Grants:Project/DPLA/Extending the DPLA digital asset pipeline to improve quality and discoverability/Midpoint

This project is funded by a Project Grant

Report accepted

This midpoint report for a Project Grant approved in FY 2020-21 has been reviewed and accepted by the Wikimedia Foundation.

To read the approved grant submission describing the plan for this project, please visit Grants:Project/DPLA/Extending the DPLA digital asset pipeline to improve quality and discoverability.
You may still review or add to the discussion about this report on its talk page.
You are welcome to email projectgrantswikimedia.org at any time if you have questions or concerns about this report.

Welcome to this project's midpoint report! This report shares progress and learning from the first half of the grant period.

Summary[edit]

We conducted extensive Structured Data Statements modeling and circulated our plans within the community for feedback.
We wrote Structured Data Statements for all existing files uploaded by DPLA currently in Wikimedia Commons.
We implemented Readiness stats Integration into our partner analytics dashboard to guide their planning for uploads.
We've built a prototype for image citations based on structured data statements and shared it with the community.
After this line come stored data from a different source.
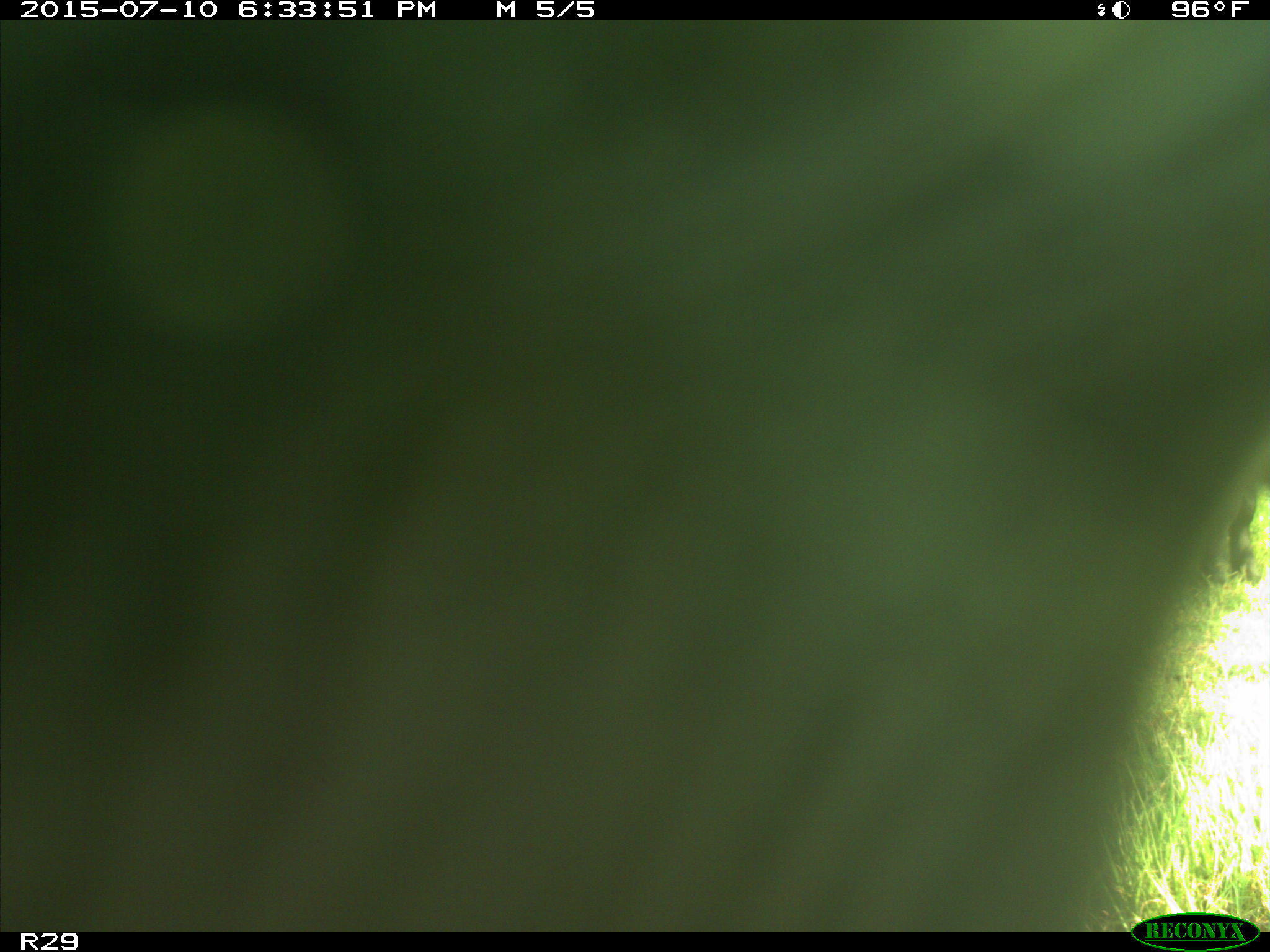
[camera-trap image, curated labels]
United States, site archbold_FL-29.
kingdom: Animalia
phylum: Chordata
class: Mammalia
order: Artiodactyla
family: Bovidae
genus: Bos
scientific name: Bos taurus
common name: domestic cow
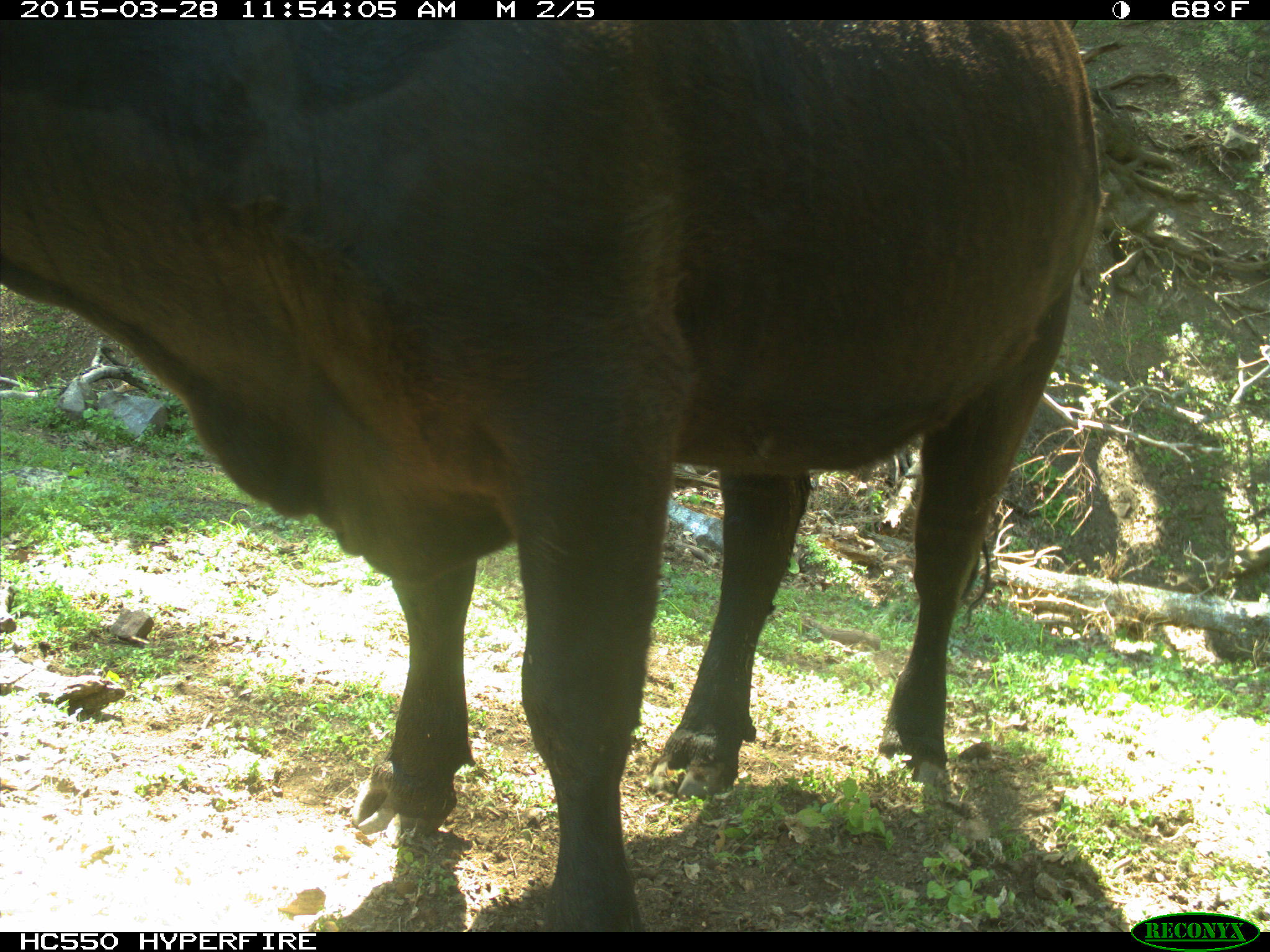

Methods and activities[edit]

Our project activities have mainly been accomplished by DPLA Data Fellow Dominic Byrd-McDevitt and DPLA Senior Software Engineer Scott Williams.
The majority of the work in the first half of the granting period has been related to planning and implementation work for Structured Data Statements and image citations.
The second half of the grant period will be devoted to putting data synchronization into production.

Midpoint outcomes[edit]

We circulated our modeling plans with the community: https://commons.wikimedia.org/wiki/Commons:Digital_Public_Library_of_America/Modeling
We’ve created over 27 million structured data statements across 2,334,599 items, including statements about copyright status, copyright license, RightsStatements.org statement, creators, subjects, identifiers, contributing institutions, description, title, and collection. Each of these statements has been designed with predicates and references that identify that it came from the originating institution and links to the DPLA item page, which identifies which properties were added by DPLA Bot and helps us peacefully interoperate with properties contributed by other means.
We helped design the “original catalog description” and “Commons media contributed by” properties on Wikidata.
We redesigned the file info box for DPLA items in Wikimedia Commons to draw from Structured Data Statements rather than duplicative wikitext.
We shared a prototype of an image citation that drew from structured data statements with the community.
We worked with community members to design a new metadata template using structured data rather than wikitext.
We identified macro functionality that will need to be created for structured data statements that is similar to functions that are available for WikiData that will be required for the image citations and shared that information with the WMF.

Finances[edit]

DPLA has spent funds as indicated in the proposal with the exception of the modification we notified Chris Schilling of on September 14, 2021 and subsequently received formal approval

Learning[edit]

The best thing about trying something new is that you learn from it. We want to follow in your footsteps and learn along with you, and we want to know that you are taking enough risks to learn something really interesting! Please use the below sections to describe what is working and what you plan to change for the second half of your project.

What are the challenges[edit]

A major challenge for DPLA is attempting to impose some level of permanence to data that is outside of our domain. DPLA does not edit or express editorial control over the records we handle, but instead harvest them from 3rd parties. As a result, we don’t have a specific view on when data are modified or moved. This creates challenges throughout our pipeline to be handled when possible.
Another challenge is managing the reaction that contributions that the DPLA community makes to Wikipedia in terms of embedding uploaded images in articles. We’ve received pushback from one community member in particular that does not seem helpful given that our community members are new to editing articles, and in many cases, are putting images in articles where there wasn’t one before.

What is working well[edit]

DPLA has proceeded with a discussion-based approach for modeling which has allowed iterative addition of SDC. This approach could have been frowned upon by the community, because we did not propose a settled data model before requesting bot approval. However, while we have not received extensive commentary on our data model so far, we have not received complaints, and we have provided a clear forum for editors to discuss any issues with the modeling which is linked in the summary of every edit we make.
DPLA’s iterative approach to adding and modifying SDC statements over time is a novel approach different from how most Wikimedia Commons uploads are not changed by their GLAM institution after upload. This has been a useful approach that could be replicated by others, and SDC makes it easier in many ways to maintain one’s data in Commons.

Next steps and opportunities[edit]

The main focus for the remainder of the work is creating the synchronization pipeline so updated metadata records create updated metadata on Commons.
We have had early success with creating a synchronization process that reads the current state of the object in Commons, queries the DPLA API for the new state, and deletes and recreates the properties that need modification.

Grantee reflection[edit]

We’d love to hear any thoughts you have on how the experience of being an grantee has been so far. What is one thing that surprised you, or that you particularly enjoyed from the past 3 months?